AIM: Please render every line of the items below as a JSON list of strings, with one string per line and no strings for blank lines. Leave the pictures out.

[Begin]

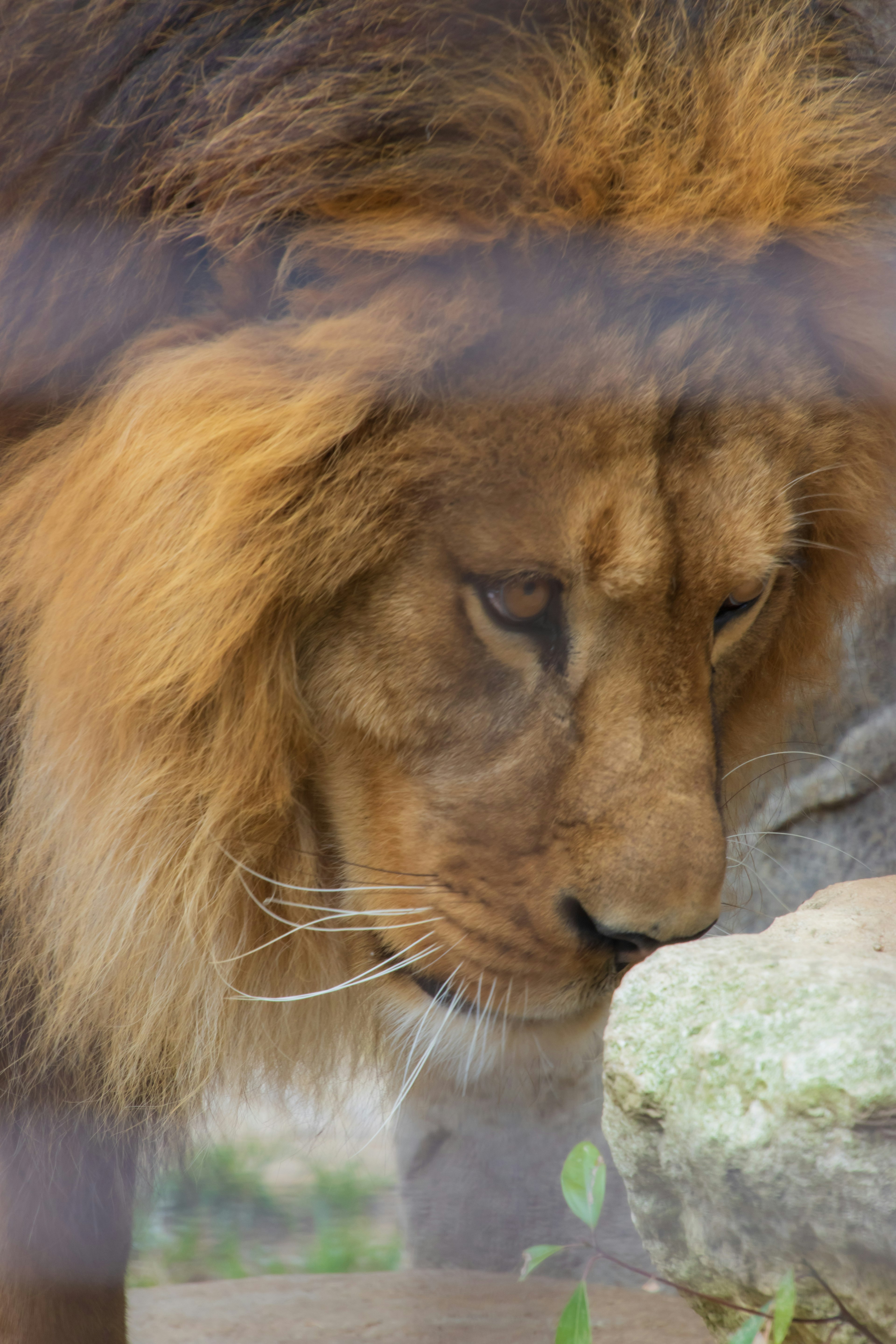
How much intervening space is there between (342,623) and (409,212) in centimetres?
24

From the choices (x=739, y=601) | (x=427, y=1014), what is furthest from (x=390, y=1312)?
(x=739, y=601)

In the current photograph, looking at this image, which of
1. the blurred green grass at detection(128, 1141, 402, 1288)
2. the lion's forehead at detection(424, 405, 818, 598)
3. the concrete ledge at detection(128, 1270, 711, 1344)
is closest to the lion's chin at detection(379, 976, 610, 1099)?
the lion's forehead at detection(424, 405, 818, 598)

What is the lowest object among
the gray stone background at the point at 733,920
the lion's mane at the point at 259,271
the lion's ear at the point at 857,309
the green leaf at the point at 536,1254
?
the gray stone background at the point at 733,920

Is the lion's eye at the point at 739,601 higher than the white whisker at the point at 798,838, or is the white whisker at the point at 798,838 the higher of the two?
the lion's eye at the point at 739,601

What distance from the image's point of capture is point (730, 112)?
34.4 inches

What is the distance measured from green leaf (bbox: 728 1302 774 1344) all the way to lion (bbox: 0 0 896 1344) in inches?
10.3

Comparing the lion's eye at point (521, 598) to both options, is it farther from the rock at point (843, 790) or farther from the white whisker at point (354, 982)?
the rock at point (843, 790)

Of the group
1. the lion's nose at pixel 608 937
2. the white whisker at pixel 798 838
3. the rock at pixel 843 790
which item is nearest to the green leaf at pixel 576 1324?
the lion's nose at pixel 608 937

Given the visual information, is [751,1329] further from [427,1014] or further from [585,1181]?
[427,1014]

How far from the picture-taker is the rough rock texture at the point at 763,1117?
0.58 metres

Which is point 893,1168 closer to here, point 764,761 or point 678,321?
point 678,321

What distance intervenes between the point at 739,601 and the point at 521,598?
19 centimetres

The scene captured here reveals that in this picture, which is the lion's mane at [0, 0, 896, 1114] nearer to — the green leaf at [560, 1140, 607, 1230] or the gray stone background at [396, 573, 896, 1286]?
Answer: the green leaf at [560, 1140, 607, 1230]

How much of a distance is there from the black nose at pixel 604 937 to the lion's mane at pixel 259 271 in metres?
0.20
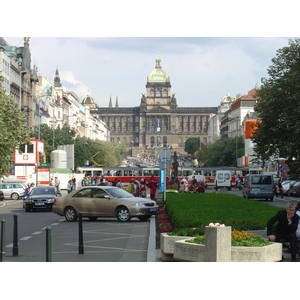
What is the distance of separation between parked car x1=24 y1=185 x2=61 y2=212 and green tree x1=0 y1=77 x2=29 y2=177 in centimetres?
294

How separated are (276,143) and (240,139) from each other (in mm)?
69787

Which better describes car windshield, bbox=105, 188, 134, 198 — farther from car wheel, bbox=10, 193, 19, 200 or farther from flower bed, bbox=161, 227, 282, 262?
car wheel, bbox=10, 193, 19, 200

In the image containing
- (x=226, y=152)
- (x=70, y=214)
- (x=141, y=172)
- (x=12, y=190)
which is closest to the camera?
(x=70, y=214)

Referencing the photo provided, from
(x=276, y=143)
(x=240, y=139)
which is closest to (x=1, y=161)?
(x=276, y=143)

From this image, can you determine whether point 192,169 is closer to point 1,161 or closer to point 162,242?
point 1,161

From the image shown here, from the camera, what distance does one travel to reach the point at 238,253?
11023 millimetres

[End]

SOLUTION TO THIS TASK:
[
  "How much intervening space is there between (342,623) and (409,212) in centimetres?",
  "24",
  "From the choices (x=739, y=601) | (x=427, y=1014), what is furthest from (x=390, y=1312)?",
  "(x=739, y=601)",
  "In the current photograph, looking at this image, which of",
  "1. the blurred green grass at detection(128, 1141, 402, 1288)",
  "2. the lion's forehead at detection(424, 405, 818, 598)",
  "3. the concrete ledge at detection(128, 1270, 711, 1344)",
  "is closest to the lion's chin at detection(379, 976, 610, 1099)?",
  "the lion's forehead at detection(424, 405, 818, 598)",
  "What is the lowest object among",
  "the gray stone background at the point at 733,920",
  "the lion's mane at the point at 259,271",
  "the lion's ear at the point at 857,309",
  "the green leaf at the point at 536,1254",
  "?",
  "the gray stone background at the point at 733,920",
  "Is the lion's eye at the point at 739,601 higher than the white whisker at the point at 798,838, or is the white whisker at the point at 798,838 the higher of the two?",
  "the lion's eye at the point at 739,601",
  "What distance from the image's point of capture is point (730, 112)?",
  "34.4 inches",
  "What is the distance measured from green leaf (bbox: 728 1302 774 1344) all the way to lion (bbox: 0 0 896 1344) in inches?",
  "10.3",
  "Comparing the lion's eye at point (521, 598) to both options, is it farther from the rock at point (843, 790) or farther from the white whisker at point (354, 982)?",
  "the rock at point (843, 790)",
  "Of the group",
  "1. the lion's nose at pixel 608 937",
  "2. the white whisker at pixel 798 838",
  "3. the rock at pixel 843 790",
  "which item is nearest to the green leaf at pixel 576 1324?",
  "the lion's nose at pixel 608 937",
  "Given the visual information, is [751,1329] further from [427,1014] or further from [585,1181]?",
  "[427,1014]",
  "How far from the picture-taker is the rough rock texture at the point at 763,1117?",
  "0.58 metres",
  "Which is point 893,1168 closer to here, point 764,761 or point 678,321?",
  "point 678,321",
  "What distance intervenes between the point at 739,601 and the point at 521,598?",
  "19 centimetres",
  "The scene captured here reveals that in this picture, which is the lion's mane at [0, 0, 896, 1114] nearer to — the green leaf at [560, 1140, 607, 1230] or the gray stone background at [396, 573, 896, 1286]?",
  "Answer: the green leaf at [560, 1140, 607, 1230]",
  "How much of a distance is there from the black nose at pixel 604 937 to the lion's mane at pixel 259 271 in metres?",
  "0.20",
  "What is the distance of separation between parked car x1=24 y1=185 x2=61 y2=212 and green tree x1=0 y1=77 x2=29 y2=177 in centimetres?",
  "294",
  "How separated are (276,143) and (240,139) from each other (in mm)?",
  "69787",
  "Which better describes car windshield, bbox=105, 188, 134, 198 — farther from car wheel, bbox=10, 193, 19, 200 or farther from flower bed, bbox=161, 227, 282, 262?",
  "car wheel, bbox=10, 193, 19, 200",
  "In the image containing",
  "- (x=226, y=152)",
  "- (x=70, y=214)",
  "- (x=141, y=172)",
  "- (x=12, y=190)",
  "which is closest to the camera?",
  "(x=70, y=214)",
  "Referencing the photo provided, from",
  "(x=276, y=143)",
  "(x=240, y=139)",
  "which is closest to (x=1, y=161)?",
  "(x=276, y=143)",
  "From this image, can you determine whether point 192,169 is closer to point 1,161 or closer to point 162,242?",
  "point 1,161",
  "From the image shown here, from the camera, what distance does one travel to reach the point at 238,253?",
  "11023 millimetres"
]